Visionary and effective leaders want people on their teams and in their organizations who are hungry to do more, hungry to innovate, and hungry to learn. If you want those people in your organizations, you better be ready to feed them. Providing meaningful and impactful learning opportunities for a workforce is the most powerful way to engage high performers and keep them engaged.
While workplace learning has been around for a long time, we are at an inflection point in our collective organizational development. With the constant, rapid, and continuous change facing all industries, we are overdue to disrupt how we learn in the workplace so we can face the unique challenges of tomorrow.

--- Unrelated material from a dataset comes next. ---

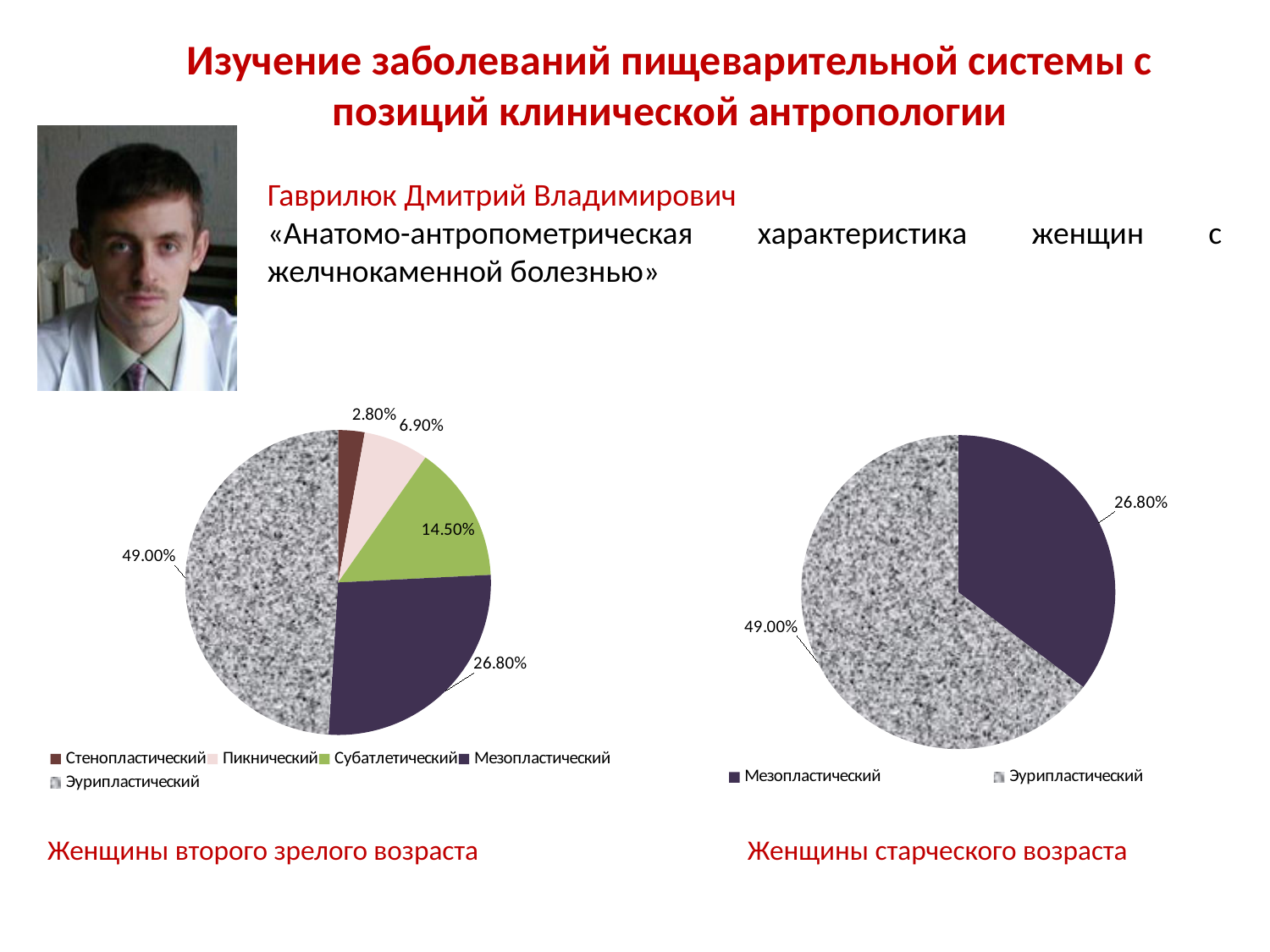
In the left pie chart (Женщины второго зрелого возраста), what is the value for Пикнический? 6.90% In the left pie chart (Женщины второго зрелого возраста), what is the value for Субатлетический? 14.50% How many categories does the legend of the left pie chart (Женщины второго зрелого возраста) list? 5 In the left pie chart (Женщины второго зрелого возраста), which is larger: Пикнический or Стенопластический? Пикнический In the left pie chart (Женщины второго зрелого возраста), what is the value for Эурипластический? 49.00% In the right pie chart (Женщины старческого возраста), what is the value for Мезопластический? 26.80% How many categories does the legend of the right pie chart (Женщины старческого возраста) list? 2 In the left pie chart (Женщины второго зрелого возраста), which category has the largest slice? Эурипластический In the left pie chart (Женщины второго зрелого возраста), which category has the smallest slice? Стенопластический What type of chart is used for Женщины старческого возраста on the right of the slide? Pie chart In the right pie chart (Женщины старческого возраста), which category has the larger slice? Эурипластический In the left pie chart (Женщины второго зрелого возраста), what is the difference between Мезопластический and Субатлетический? 12.30%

The way we can do this is by bringing the one-room schoolhouse approach to learning in the workplace. In his book The Education Myth, John Shelton points out that when our education system was first being developed in the U.S., it was a way to teach people to be discerning citizens. We wanted to show people how to read, think critically, and problem solve. It was a way to prepare for an unknown and exciting future. When those one-room schoolhouses started sprouting up in rural communities across the country, they were a way to bring children together so they could not only learn from the teacher, but also learn from each other.

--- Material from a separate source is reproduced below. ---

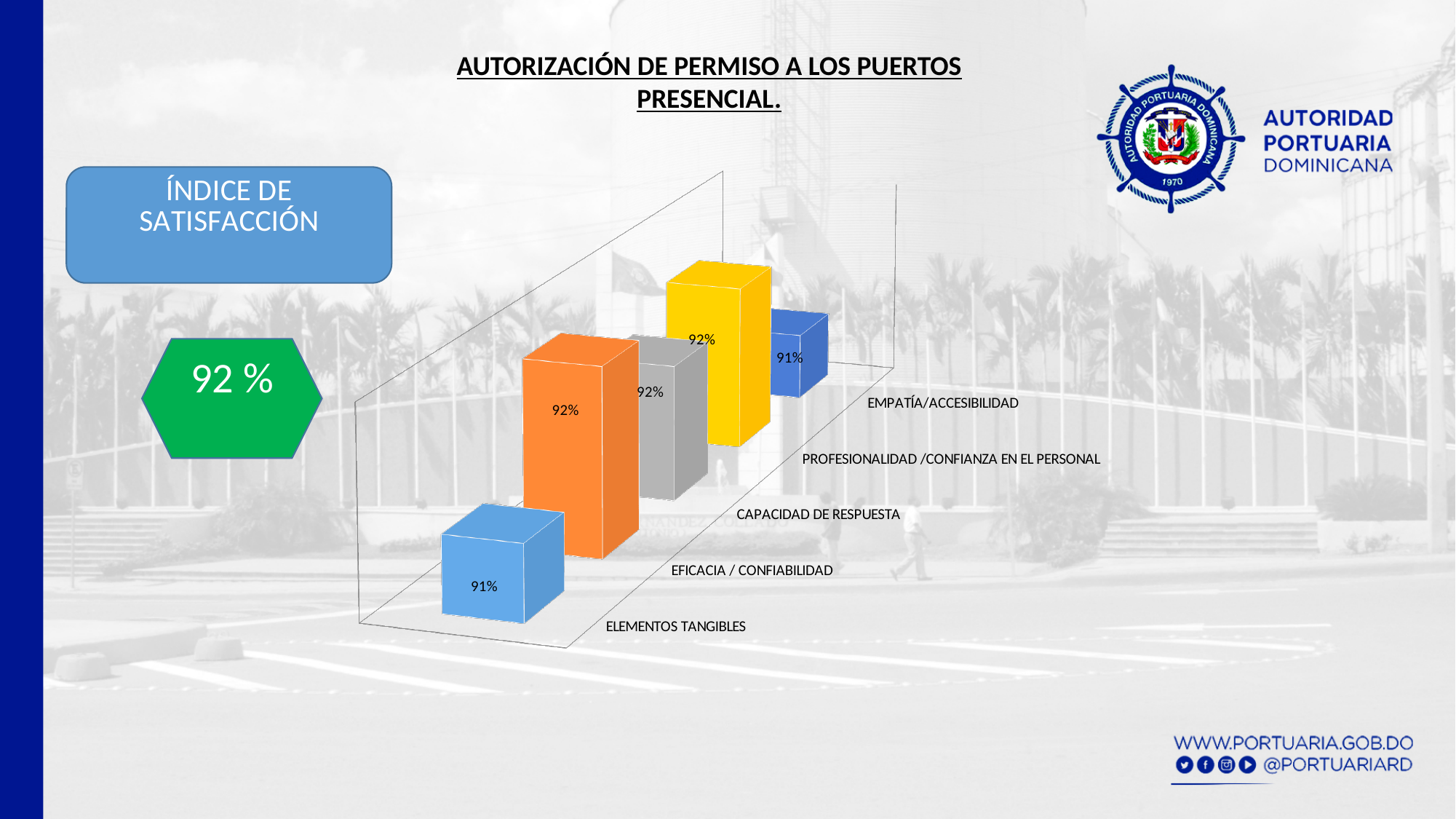
How many categories are shown in the chart? 5 What is the value for CAPACIDAD DE RESPUESTA? 92% What is the title shown above the chart? AUTORIZACIÓN DE PERMISO A LOS PUERTOS PRESENCIAL. What colour is the bar for CAPACIDAD DE RESPUESTA? Grey What kind of chart is shown on the slide? Bar chart Which is larger, the value for EMPATÍA/ACCESIBILIDAD or the value for CAPACIDAD DE RESPUESTA? CAPACIDAD DE RESPUESTA What is the value for ELEMENTOS TANGIBLES? 91% What is the value for EFICACIA / CONFIABILIDAD? 92% What is the value for EMPATÍA/ACCESIBILIDAD? 91% Which is larger, the value for EFICACIA / CONFIABILIDAD or the value for ELEMENTOS TANGIBLES? EFICACIA / CONFIABILIDAD What is the value for PROFESIONALIDAD /CONFIANZA EN EL PERSONAL? 92% What is the difference between the value for EFICACIA / CONFIABILIDAD and the value for ELEMENTOS TANGIBLES? 1%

Today, we look at education quite differently. We are told to justify the need for education by equating it with job creation. Education today is reactive to the current and foreseeable future.
One of the concerning things about this reframing of education is that, for some, it implies the following logic: If education is preparation for work, then once we are working, education is no longer needed. While not many people would recognize or admit to this logic, the opinion that there is no place for learning in the workplace is prevalent. This results in a cold, unproductive, and toxic work environment.

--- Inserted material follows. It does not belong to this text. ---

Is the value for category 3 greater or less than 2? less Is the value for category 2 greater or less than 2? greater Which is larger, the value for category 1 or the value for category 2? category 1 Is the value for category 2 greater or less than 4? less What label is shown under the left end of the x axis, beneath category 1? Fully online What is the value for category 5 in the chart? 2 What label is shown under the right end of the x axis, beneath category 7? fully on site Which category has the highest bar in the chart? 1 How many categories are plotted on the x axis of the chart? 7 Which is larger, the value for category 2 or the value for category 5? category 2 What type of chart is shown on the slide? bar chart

In these One-Room Schoolhouse Workplaces, we come together to learn from each other, break down silos, hear from different perspectives and disciplines, and share experiences.
A One-Room Schoolhouse Workplace revives the spirit of learning together back into our organizations. By teaching people fundamental concepts like critical thinking, problem solving, communication, and how to learn, we not only create a healthier and more productive workforce, we also have the opportunity to create community, something we are painfully short on these days. Even before the most acute stage of the COVID pandemic, Cigna was reporting that 61% of adults were lonely. Airspeed reports that over 70% of workers when working remotely are not interacting as much as they would like.
In these One-Room Schoolhouse Workplaces, we come together to learn from each other, break down silos, hear from different perspectives and disciplines, and share experiences. Group learning creates a unique opportunity to learn from one another, exercise values, and define what it means to be part of the workplace community. As Robert Waldinger of the Harvard Study of Adult Development puts it, “Personal connection creates mental and emotional stimulation, and those things are automatic mood boosters.”
This is how we can get back to true innovation and continuous improvement. Great minds demand engaging environments. The single most powerful way to create those engaging environments is through recreating the vibrant and challenging spirit of the one-room schoolhouse in the workplace. This learning culture can have drastic positive effects on organizations. Deloitte Insights find that a learning culture can increase retention rates by 50%, help with new product development, increase productivity, and improve profit. That’s a might big return on investment for something that’s just a fundamentally good thing to do for the people who work for your organization.
Here are some examples of how you may already be applying the concept of The One-Room Schoolhouse Workplace:
- Communities of Practice
- Reading Groups
- Restorative Circles
- Peer-led Workshops
- Team Lunch & Learns
What are some other examples? What can we do to foster The One-room Schoolhouse Workplace to help enrich the lives of more people in all types of workplaces around the world?